When you drop your suits off at a dry cleaner’s place in Santiago, you ask, “When will they be ready?” Odd silence follows. The attendant replies, “Tuesday”. That means, in cultural translation, “I have no idea. They’ll be done when they get done.” If you return on Tuesday expecting to pick up your newly-pressed suits, you are off base. Work gets done when it gets done. If you are a friend of the cleaner, it gets done sooner. If you cause trouble, it gets done later. If you raise a big stink and fuss, it gets done quickly, but they hope to never see you or your clothes again.
You ask a cobbler in Casablanca to repair the worn soles of your shoes. You then ask what it will cost. He replies, “Five dollars”, or the equivalent in local currency. You come back the following week and learn that the cost will be eight dollars. You ask why. (Wrong move.) He explains that he ran out of sole leather before he got to your shoes and had to buy more at a higher price. What do you do? Report him to the Better Business Bureau? Forget it. Pay the eight dollars and take your shoes. He wants your return business and has given you a fair price.
These changes in projections are changes in expectations to those outside the culture, thus causing stress. But to those inside the culture, they are the natural truth of life and its wrinkles, and cause no stress.

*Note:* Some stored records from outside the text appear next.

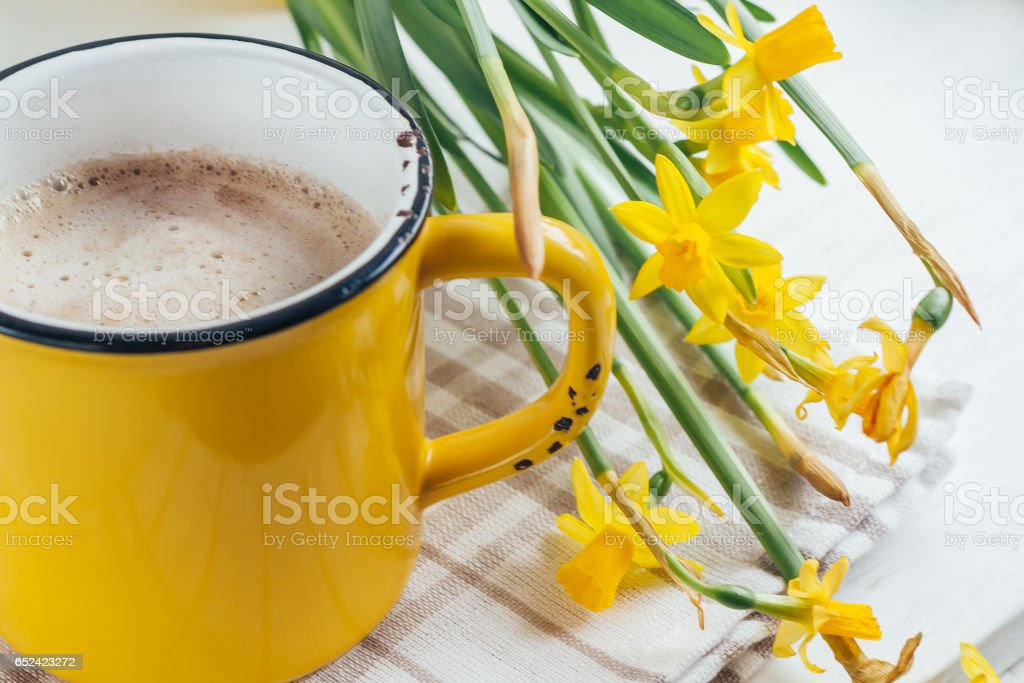 Spring flowers daffodils with a cup of coffee, cappuccino, close-up stock photo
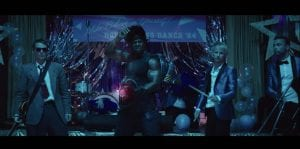 "Muse Recruits Terry Crews For Wild ""Pressure"" Music Video"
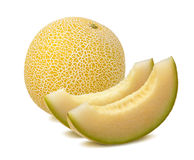 Yellow melon, whole and pieces, isolated on white stock photography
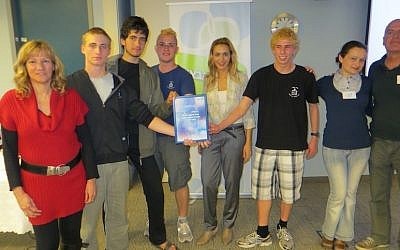 Members of the winning team show off their Certificate of Achievement (photo credit: Courtesy Amal Group)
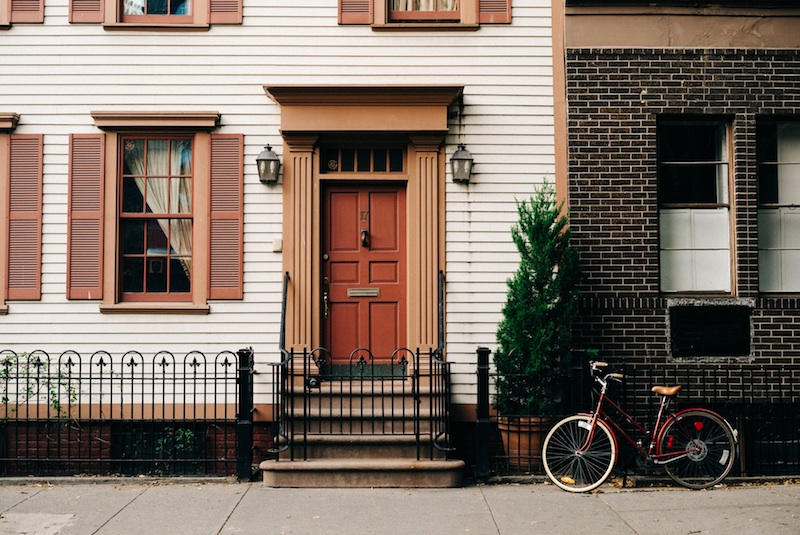 Fenced home with a bike in front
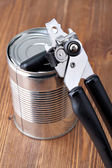 Opening tin can — Stock Photo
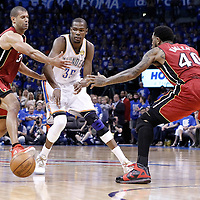 12 June 2012: Oklahoma City Thunder small forward Kevin Durant (35) passes the ball past Miami Heat small forward Shane Battier (31) and Miami Heat power forward Udonis Haslem (40) during the second half of Game 1 of the 2012 NBA Finals between the Heat and the Thunder, at the Chesapeake Energy Arena, Oklahoma City, Oklahoma, USA.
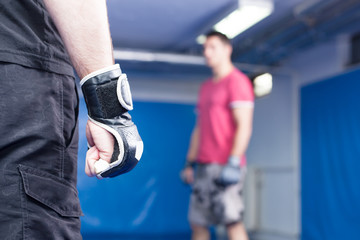 fighter wearing black gloves during mma training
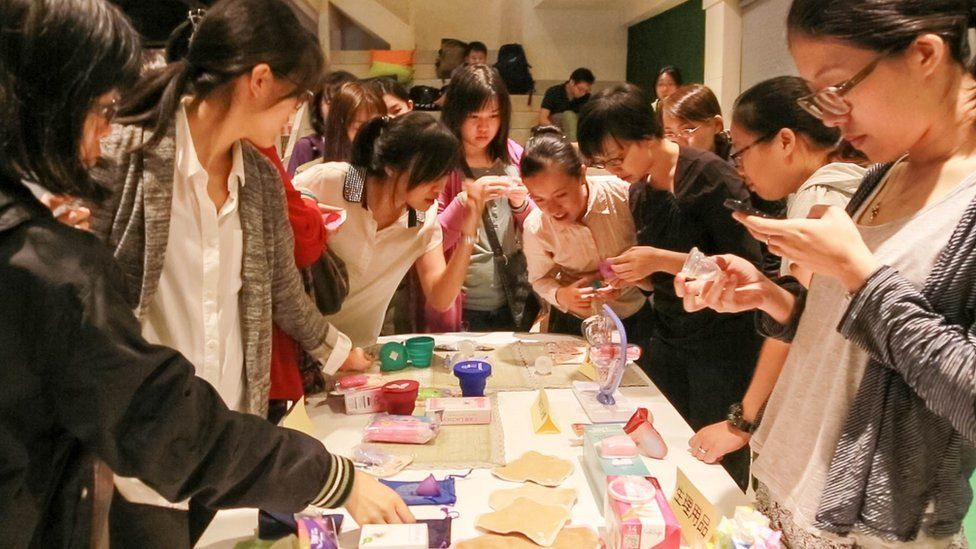 Women look at different menstrual cups with enthusiasm during a promotional event in Taipei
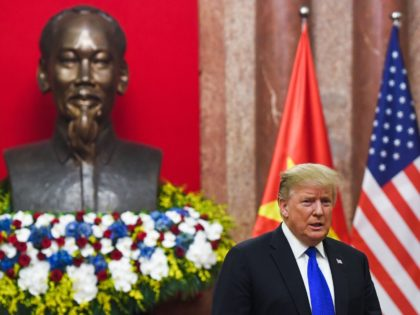 TOPSHOT - US President Donald Trump stands next to a bust of late president Ho Chi Minh as he arrives for a meeting with Vietnamese President Nguyen Phu Trong at the Presidential Palace in Hanoi on February 27, 2019, ahead of the second US-North Korea summit. (Photo by Saul LOEB …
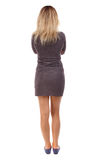 Back view of standing young beautiful  woman. Stock Image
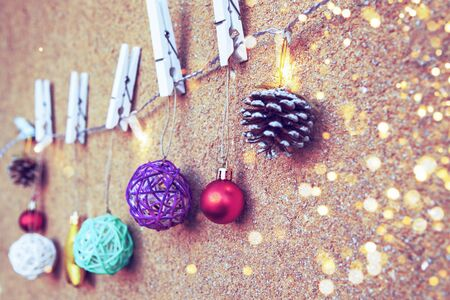 Christmas and New Year decoration with a garland on a beige wall background, shallow depth of field.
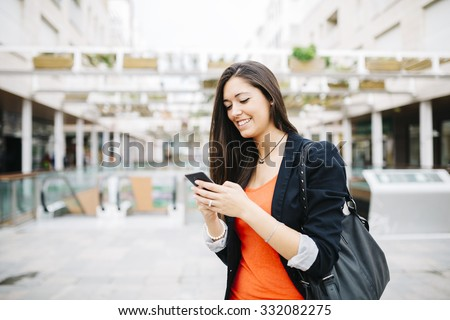 Portrait of a beautiful young businesswoman standing outside using mobile phone #332082275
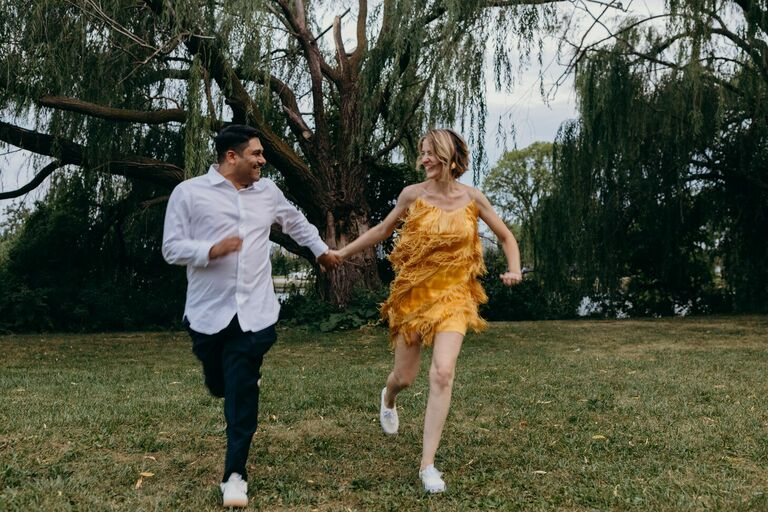 Couple holding hands and running through field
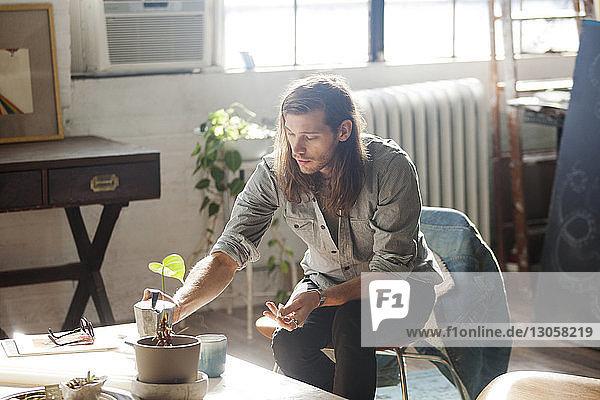 Mann bewässert Pflanze  während er zu Hause auf einem Stuhl sitzt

You get to choose.
The Arabs say “Bukra, in-sha’ Allah”, which means “Tomorrow, God willing” but which also means, “I don’t know.” When you ask if they can repair your VCR, they say, “Fiish mushkila”, which means “No problem”, but which also means, “I’ve never done it before, but I think I can figure it out.”
It is wrong to believe that merchants and service providers in such cultures will eventually see things your way and adhere to strict schedules and a firm bottom line. Instead, they will constantly see you as demanding and difficult.
At the other end of the spectrum, if you leave your suits with a German cleaner, he will tell you to pick them up next Tuesday at two. If you show up at four, he scowls at you because the suits have been hanging at his front counter for 2 hours.